Poster
in
Workshop: Second Workshop on Efficient Natural Language and Speech Processing (ENLSP-II)
ContextNER: Contextual Phrase Generation at Scale
Himanshu Gupta · Shreyas Verma · Tarun Kumar · Swaroop Mishra · Tamanna Agrawal · Amogh Badugu · Himanshu Bhatt
Keywords: [ Efficient Graphs for NLP ] [ ENLSP-Main ]
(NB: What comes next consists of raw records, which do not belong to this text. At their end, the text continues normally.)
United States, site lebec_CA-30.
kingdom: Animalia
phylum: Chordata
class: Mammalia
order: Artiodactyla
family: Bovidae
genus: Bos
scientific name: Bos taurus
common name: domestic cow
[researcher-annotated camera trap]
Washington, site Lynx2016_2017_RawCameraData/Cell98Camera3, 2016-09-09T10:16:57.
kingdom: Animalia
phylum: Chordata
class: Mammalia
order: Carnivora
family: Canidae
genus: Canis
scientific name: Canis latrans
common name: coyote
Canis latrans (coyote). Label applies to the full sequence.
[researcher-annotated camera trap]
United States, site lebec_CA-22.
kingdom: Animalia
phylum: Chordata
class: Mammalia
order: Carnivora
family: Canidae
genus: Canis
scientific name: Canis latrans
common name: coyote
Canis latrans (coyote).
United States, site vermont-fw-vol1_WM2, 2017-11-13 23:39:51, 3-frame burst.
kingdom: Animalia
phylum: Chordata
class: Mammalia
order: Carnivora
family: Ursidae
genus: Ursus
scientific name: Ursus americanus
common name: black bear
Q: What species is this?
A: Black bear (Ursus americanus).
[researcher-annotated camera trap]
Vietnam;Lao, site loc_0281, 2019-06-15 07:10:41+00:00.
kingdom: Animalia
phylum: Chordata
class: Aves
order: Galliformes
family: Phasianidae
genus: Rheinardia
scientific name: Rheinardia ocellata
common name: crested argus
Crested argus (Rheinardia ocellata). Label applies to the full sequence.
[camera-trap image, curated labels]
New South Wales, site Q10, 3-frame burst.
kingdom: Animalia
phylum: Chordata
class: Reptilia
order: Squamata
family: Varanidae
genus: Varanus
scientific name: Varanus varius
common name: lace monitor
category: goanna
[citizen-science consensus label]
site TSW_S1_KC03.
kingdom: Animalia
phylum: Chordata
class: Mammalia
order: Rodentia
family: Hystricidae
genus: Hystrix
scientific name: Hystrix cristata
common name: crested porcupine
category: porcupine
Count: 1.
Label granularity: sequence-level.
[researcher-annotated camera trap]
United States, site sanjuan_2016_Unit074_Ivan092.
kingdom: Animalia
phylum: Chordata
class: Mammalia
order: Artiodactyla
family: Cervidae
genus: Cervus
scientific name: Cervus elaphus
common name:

NLP research has been focused on NER extraction and how to efficiently extract them from a sentence. However, generating relevant context of entities from a sentence has remained under-explored. In this work, we introduce the task Context-NER in which relevant context of an entity has to be generated. The extracted context may not be found exactly as a substring in the sentence. We also introduce the EDGAR10-Q dataset for the same, which is a corpus of 1,500 publicly traded companies. It is a manually created complex corpus and one of the largest in terms of number of sentences and entities (1 M and 2.8 M). We introduce a baseline approach that leverages phrase generation algorithms and uses the pre-trained BERT model to get 33% ROUGE-L score. We also do a one shot evaluation with GPT-3 and get 39% score, signifying the hardness and future scope of this task. We hope that addition of this dataset and our study will pave the way for further research in this domain.